Под таким углом зрения Рашид смотрел на отца впервые - неужели Ильяс-абы, которого нельзя было ни в чем упрекнуть, ибо он всегда жил по совести и только трудом своих рук, ошибся в главном -- не привил своему сыну жизнестойкости, вырастил его как в стеклянной теплице, оберегая от каждого дуновения ветерка? Почему он растил тепличное дерево? Был слеп в отцовской любви к единственному и долгожданному сыну или что-то иное зрело в его душе? Такой взгляд на себя для Рашида тоже оказался внове. И когда он сам впервые не проявил характера, воли, искренне желая помочь матери убрать за Звездочкой, хотя и понял Минькино -- "птичка божья... ни забот, ни хлопот"?

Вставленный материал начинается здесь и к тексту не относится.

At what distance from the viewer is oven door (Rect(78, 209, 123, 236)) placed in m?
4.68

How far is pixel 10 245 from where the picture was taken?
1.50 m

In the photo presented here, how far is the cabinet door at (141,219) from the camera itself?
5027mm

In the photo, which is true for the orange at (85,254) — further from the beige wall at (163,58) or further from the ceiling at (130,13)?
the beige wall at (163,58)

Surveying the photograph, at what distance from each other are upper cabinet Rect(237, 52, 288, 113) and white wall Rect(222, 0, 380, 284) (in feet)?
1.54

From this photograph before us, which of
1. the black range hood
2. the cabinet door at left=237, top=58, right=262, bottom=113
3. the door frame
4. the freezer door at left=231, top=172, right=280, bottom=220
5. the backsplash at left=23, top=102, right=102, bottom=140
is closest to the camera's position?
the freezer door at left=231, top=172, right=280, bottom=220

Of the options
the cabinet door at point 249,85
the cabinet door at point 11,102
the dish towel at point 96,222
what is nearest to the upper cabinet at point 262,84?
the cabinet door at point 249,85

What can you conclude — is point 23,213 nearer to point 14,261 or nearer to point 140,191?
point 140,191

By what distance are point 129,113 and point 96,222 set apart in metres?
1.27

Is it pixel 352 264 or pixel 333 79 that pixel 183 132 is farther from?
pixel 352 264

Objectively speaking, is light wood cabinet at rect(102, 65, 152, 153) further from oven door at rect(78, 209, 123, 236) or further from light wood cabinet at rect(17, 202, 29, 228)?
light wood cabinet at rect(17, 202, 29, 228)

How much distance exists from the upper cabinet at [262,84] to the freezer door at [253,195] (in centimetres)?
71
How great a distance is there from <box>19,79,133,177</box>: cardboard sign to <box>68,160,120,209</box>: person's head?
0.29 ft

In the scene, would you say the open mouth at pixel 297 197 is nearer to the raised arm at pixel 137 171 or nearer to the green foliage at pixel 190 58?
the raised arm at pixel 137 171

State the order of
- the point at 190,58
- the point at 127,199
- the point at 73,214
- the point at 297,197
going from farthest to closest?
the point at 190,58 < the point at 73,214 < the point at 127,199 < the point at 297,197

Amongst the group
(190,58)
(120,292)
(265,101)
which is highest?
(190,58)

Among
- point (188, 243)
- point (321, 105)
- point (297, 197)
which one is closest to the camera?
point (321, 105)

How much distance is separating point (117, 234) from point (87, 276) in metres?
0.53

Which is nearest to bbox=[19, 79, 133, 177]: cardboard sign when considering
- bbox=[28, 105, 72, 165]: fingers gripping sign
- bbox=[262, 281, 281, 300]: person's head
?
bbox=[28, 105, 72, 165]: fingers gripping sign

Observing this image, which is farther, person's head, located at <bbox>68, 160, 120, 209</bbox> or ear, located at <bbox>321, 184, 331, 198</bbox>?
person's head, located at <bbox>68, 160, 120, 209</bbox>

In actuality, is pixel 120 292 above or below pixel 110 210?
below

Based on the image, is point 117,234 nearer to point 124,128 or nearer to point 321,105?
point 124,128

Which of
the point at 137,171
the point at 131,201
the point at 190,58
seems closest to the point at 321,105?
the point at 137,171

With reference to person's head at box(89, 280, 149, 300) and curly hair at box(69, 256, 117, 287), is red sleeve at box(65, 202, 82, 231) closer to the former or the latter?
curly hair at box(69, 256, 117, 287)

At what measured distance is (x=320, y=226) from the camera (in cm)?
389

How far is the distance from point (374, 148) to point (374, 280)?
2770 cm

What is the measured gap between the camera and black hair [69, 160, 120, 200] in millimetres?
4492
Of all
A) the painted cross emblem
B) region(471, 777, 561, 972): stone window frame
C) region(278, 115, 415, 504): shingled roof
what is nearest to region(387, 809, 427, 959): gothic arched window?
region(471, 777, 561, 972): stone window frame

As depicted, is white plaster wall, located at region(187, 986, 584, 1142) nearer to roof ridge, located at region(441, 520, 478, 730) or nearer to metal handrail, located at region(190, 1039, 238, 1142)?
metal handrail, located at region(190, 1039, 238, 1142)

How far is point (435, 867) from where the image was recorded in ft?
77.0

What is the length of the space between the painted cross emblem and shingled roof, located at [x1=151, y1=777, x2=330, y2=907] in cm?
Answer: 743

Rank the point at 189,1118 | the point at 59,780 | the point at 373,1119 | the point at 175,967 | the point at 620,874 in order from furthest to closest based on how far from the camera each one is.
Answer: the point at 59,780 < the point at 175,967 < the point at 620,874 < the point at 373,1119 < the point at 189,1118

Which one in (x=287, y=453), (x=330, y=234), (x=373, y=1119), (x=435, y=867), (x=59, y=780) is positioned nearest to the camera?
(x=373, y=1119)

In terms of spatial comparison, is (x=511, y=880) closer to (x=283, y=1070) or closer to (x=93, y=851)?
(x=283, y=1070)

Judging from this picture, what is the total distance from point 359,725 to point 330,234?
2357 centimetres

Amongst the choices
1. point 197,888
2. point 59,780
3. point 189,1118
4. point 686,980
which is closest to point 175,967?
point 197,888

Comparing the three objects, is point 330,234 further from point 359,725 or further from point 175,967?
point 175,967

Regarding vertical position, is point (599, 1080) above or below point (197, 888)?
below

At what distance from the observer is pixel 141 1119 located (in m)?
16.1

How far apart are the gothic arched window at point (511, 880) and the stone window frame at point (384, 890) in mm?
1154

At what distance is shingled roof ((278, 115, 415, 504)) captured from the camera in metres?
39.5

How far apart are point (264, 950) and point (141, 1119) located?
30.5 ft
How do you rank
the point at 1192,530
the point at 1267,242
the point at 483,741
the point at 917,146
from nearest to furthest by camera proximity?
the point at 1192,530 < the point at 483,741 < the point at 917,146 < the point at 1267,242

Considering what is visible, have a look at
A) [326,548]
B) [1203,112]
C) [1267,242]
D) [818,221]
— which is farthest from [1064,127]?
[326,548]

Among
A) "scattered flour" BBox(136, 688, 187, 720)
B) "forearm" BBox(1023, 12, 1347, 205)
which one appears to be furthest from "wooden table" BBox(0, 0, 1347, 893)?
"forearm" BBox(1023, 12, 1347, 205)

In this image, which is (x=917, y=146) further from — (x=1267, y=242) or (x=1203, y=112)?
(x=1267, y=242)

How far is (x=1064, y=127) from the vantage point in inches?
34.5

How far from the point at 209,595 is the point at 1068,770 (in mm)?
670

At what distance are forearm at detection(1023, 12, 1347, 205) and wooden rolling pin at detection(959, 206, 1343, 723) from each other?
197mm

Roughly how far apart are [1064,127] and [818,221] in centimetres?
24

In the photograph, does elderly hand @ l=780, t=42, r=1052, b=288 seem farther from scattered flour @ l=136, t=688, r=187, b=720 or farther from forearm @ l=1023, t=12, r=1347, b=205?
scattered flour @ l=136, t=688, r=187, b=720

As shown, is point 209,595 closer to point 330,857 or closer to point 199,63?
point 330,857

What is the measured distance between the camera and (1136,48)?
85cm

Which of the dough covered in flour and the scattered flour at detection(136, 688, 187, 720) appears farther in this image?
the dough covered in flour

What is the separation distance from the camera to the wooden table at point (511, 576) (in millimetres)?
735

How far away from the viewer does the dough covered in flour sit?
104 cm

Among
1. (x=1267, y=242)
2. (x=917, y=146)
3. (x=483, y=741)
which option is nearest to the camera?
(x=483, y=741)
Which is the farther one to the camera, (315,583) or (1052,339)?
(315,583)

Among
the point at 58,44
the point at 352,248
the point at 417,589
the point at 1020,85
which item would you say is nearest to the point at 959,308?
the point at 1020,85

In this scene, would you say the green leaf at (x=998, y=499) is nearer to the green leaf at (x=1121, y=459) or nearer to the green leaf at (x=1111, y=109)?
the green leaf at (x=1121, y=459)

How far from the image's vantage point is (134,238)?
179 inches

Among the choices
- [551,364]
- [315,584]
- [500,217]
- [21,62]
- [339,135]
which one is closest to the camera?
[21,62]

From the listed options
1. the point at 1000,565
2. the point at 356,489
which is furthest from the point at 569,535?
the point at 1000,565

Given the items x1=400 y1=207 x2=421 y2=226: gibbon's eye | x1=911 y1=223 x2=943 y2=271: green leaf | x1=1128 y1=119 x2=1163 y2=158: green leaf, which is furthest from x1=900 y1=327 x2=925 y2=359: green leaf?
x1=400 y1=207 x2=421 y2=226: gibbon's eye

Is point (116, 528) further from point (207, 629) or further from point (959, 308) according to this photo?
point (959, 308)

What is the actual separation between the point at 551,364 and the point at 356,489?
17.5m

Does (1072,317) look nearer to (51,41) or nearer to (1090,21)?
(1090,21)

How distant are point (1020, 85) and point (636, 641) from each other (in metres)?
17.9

А может, началось все тогда, когда, провозившись за верстаком часа полтора, легко согласился с матерью, что скворечник на праздник птиц сделает все-таки отец? Или когда, разбив любимый велосипед в овраге, в мальчишеском горе вдруг осознал, что никакого наказания не последует, более того -- чтобы не видеть его огорчения, ему завтра же купят другой, последней модели, с хромированными ободами? И не тогда ли впервые у него появилась уверенность, что пока живы родители, у него не будет ни забот, ни хлопот?
"А проявил ли ты хоть в одном жизненно важном вопросе характер, принципиальность?" -- задал он вопрос самому себе. Ведь и Ташкент, и политехнический институт -- это все идеи отца, а он даже не задумался, не спросил: почему именно Ташкент, почему непременно инженером? А хотел ли он сам чего-нибудь, рвалась ли его душа куда-нибудь? В Оренбург, в летное училище? Вроде бы да, но ведь отцу об Оренбурге он даже не заикнулся, не то чтобы отстоять для себя высокое небо. И на Ташкент согласился не потому, что прельстила столица, или манил Восток, или послушным сыном оказался,-- нет, чего не было, того не было, сегодня он врать себе не будет. "Плыви мой челн, по воле волн" -- вот, наверное, подходящий эпиграф к моей жизни",-- с горечью подумал Рашид.
И, продолжая ревизию своей жизни, чем-то смахивающую на самосуд, затронул такое, к чему и мысленно никогда не решался подступиться. Он подумал об Анюте, жене, своей семье. Что же соединило их? Большая любовь? Низкий расчет? Ни то, ни другое. Скорее, душевная леность, духовное соглашательство -- сегодня следовало называть вещи своими именами.
Анюта, дочь Авдеева, училась в школе четырьмя классами младше Рашида, и, хотя отцы и семьи их дружили, Рашид ее не замечал -- слишком большой казалась разница в годах в те давние школьные дни. Через два года после его отъезда в Ташкент выпорхнула из дома и Анюта, уж очень ей не терпелось попасть в большой мир.